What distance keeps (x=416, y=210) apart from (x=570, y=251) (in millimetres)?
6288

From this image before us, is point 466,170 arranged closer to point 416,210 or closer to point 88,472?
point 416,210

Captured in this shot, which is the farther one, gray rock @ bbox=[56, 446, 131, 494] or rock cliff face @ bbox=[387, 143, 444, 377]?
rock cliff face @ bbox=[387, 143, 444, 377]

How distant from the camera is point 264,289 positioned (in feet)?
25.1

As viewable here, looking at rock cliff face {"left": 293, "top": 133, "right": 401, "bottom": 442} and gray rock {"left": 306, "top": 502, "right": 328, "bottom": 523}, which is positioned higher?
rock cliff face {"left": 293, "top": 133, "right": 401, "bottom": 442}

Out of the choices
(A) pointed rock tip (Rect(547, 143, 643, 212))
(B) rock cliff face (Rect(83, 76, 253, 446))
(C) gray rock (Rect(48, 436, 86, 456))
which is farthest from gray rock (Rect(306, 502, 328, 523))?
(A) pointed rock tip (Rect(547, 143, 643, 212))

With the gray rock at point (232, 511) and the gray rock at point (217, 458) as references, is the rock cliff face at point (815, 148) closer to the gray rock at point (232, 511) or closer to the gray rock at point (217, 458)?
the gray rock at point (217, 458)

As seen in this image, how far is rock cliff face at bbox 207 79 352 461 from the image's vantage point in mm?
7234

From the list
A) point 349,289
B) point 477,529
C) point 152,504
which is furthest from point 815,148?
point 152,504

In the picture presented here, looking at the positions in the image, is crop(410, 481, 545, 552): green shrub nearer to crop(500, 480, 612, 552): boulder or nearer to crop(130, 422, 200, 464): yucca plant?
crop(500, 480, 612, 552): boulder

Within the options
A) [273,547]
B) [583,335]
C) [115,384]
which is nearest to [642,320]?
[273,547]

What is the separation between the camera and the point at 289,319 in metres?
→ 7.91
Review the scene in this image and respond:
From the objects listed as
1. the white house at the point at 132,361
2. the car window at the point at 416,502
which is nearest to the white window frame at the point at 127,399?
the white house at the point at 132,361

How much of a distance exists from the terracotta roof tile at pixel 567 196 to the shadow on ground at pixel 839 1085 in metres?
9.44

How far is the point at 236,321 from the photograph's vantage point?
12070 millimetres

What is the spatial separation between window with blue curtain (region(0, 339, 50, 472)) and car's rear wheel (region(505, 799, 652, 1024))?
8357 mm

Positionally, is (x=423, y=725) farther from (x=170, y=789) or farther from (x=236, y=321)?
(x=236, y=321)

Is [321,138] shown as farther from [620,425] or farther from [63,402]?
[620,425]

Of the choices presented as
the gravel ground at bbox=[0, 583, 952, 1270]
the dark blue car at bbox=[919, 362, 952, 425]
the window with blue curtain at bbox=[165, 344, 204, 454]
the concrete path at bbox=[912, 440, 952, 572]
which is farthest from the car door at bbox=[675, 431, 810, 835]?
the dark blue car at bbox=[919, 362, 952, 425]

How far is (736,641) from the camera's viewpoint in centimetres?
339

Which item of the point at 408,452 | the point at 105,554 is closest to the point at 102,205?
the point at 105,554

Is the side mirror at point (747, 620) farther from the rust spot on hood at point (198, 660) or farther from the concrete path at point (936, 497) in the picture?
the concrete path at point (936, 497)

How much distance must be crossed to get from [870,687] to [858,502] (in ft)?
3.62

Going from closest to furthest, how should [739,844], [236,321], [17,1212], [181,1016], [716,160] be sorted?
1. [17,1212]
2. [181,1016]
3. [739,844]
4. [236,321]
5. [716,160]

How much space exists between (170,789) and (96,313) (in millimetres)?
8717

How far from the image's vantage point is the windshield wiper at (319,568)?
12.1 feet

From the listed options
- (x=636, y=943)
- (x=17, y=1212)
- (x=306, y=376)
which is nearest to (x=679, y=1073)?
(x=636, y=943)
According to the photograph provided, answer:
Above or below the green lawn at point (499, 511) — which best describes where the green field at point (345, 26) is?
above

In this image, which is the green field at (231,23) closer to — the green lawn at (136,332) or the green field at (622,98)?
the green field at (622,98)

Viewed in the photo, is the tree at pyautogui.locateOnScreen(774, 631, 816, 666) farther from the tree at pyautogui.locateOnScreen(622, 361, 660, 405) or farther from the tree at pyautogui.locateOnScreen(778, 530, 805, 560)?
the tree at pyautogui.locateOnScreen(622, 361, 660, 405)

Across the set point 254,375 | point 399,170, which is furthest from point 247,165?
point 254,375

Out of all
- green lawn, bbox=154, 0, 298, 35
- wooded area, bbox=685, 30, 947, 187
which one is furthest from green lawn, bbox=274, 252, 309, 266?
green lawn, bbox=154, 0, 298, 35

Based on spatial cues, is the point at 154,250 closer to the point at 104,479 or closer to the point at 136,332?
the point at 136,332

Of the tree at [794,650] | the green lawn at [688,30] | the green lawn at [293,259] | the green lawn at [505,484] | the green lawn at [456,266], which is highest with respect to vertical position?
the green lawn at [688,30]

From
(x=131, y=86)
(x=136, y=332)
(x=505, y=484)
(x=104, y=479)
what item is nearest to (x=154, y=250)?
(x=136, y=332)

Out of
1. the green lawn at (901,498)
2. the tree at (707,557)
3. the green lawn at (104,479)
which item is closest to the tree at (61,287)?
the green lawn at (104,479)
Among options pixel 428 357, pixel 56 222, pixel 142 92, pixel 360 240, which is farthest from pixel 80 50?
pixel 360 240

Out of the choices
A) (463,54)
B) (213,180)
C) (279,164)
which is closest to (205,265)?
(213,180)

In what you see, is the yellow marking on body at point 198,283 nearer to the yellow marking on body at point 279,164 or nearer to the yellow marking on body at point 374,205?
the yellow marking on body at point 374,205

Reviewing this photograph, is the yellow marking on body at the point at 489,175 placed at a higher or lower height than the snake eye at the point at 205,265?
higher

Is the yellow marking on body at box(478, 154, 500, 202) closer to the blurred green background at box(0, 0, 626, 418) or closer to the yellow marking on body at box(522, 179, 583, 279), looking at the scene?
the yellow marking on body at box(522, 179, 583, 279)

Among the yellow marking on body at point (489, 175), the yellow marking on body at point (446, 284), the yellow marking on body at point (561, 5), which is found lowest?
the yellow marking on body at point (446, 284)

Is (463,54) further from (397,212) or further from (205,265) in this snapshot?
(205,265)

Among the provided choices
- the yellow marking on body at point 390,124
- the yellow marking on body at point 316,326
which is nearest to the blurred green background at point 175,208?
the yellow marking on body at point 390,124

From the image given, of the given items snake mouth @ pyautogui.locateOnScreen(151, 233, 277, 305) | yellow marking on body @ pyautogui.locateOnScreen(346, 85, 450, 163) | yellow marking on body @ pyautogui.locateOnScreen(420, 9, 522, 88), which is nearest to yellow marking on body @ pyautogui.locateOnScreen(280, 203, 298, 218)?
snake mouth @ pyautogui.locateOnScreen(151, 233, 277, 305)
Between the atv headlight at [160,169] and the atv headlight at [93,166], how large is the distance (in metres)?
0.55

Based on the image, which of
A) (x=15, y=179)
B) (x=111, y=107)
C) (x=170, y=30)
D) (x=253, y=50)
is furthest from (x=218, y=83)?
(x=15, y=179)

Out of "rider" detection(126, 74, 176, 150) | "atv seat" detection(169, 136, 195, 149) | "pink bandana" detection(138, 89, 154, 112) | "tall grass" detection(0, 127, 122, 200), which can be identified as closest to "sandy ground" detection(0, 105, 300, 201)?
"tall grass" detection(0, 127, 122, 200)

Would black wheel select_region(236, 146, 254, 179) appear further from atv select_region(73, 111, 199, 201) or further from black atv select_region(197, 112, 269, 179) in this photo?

◇ ◇ ◇ ◇

## Aim of the exercise
From the entries above, copy every line that contains the word "this". Uppercase and lowercase count as different.

## Result below
From this image before us, is point 466,170 arranged closer to point 416,210 or closer to point 88,472?
Captured in this shot, which is the farther one, gray rock @ bbox=[56, 446, 131, 494] or rock cliff face @ bbox=[387, 143, 444, 377]?
As seen in this image, how far is rock cliff face at bbox 207 79 352 461 from the image's vantage point in mm?
Review the scene in this image and respond:
In this image, which is the green field at (231,23) closer to — the green lawn at (136,332) or the green field at (622,98)?
Reviewing this photograph, is the yellow marking on body at the point at 489,175 placed at a higher or lower height than the snake eye at the point at 205,265?
Is (463,54) further from (397,212) or further from (205,265) in this snapshot?
Would black wheel select_region(236, 146, 254, 179) appear further from atv select_region(73, 111, 199, 201) or further from black atv select_region(197, 112, 269, 179) in this photo?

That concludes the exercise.